- _Direction_:
Pick out every line of the data below that contains the word "camera", and copy those lines.

--- start of Excerpted data ---

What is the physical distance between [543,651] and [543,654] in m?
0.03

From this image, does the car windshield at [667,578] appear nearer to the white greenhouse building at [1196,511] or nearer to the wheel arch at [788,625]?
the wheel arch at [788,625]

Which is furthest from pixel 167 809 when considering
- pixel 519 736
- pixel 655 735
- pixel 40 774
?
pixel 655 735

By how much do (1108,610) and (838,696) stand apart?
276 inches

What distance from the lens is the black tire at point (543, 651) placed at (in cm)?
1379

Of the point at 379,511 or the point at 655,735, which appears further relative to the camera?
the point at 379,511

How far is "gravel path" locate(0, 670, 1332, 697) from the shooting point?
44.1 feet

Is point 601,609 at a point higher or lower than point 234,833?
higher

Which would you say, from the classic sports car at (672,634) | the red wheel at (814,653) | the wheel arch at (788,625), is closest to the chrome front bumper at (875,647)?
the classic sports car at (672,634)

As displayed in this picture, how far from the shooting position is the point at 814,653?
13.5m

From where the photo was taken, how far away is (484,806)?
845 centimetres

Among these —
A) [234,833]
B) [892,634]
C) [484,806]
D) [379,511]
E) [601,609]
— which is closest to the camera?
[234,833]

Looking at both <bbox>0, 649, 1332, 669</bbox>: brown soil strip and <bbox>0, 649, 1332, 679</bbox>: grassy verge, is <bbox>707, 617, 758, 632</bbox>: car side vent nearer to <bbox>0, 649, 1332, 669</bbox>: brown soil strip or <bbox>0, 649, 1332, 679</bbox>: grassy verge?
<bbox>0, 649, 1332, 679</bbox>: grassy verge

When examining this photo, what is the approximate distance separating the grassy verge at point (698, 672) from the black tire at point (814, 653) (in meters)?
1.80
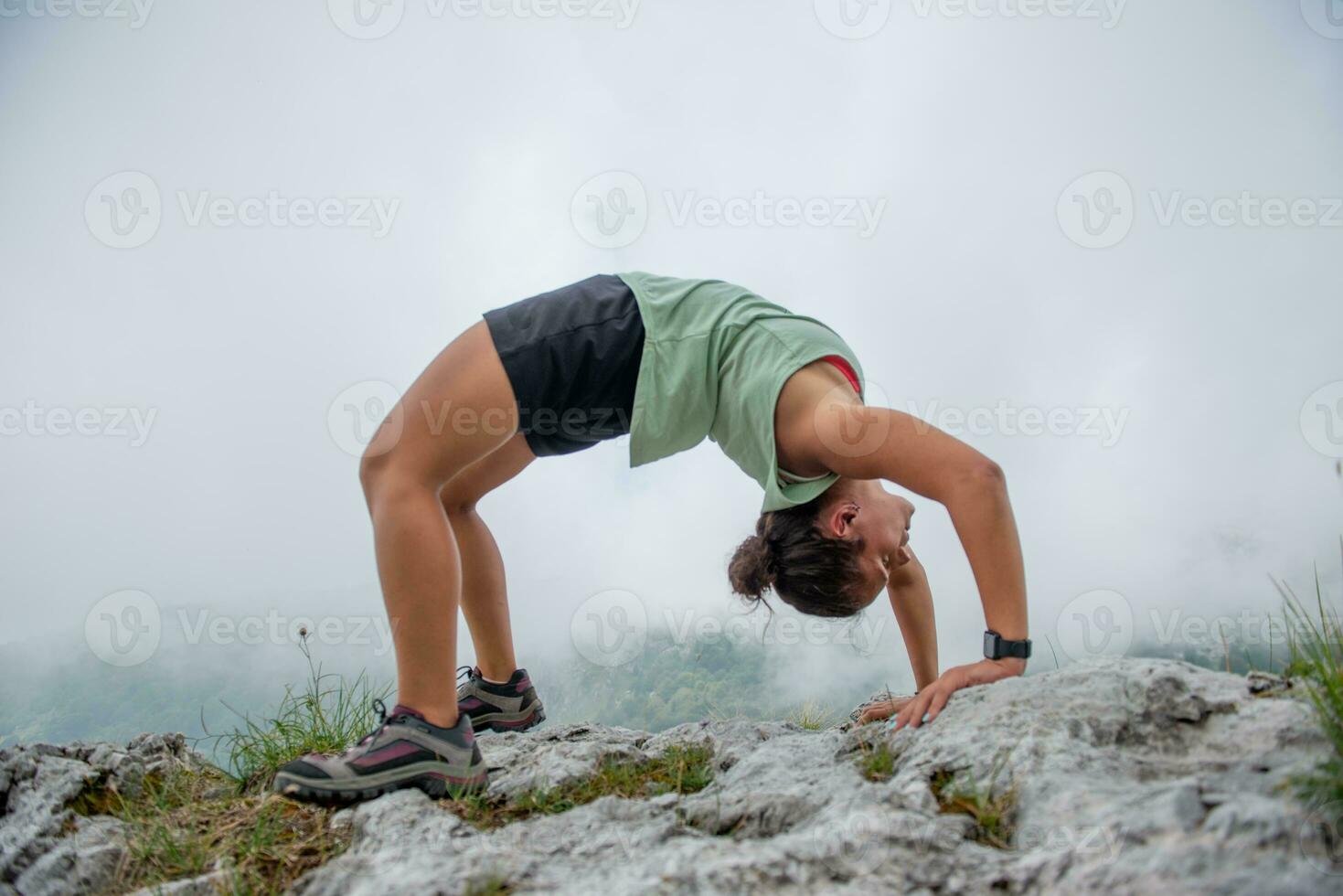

--- end of Excerpted data ---

- _Full solution_:
Of the point at 379,511 or the point at 655,735, which appears further relative to the camera?
— which is closest to the camera?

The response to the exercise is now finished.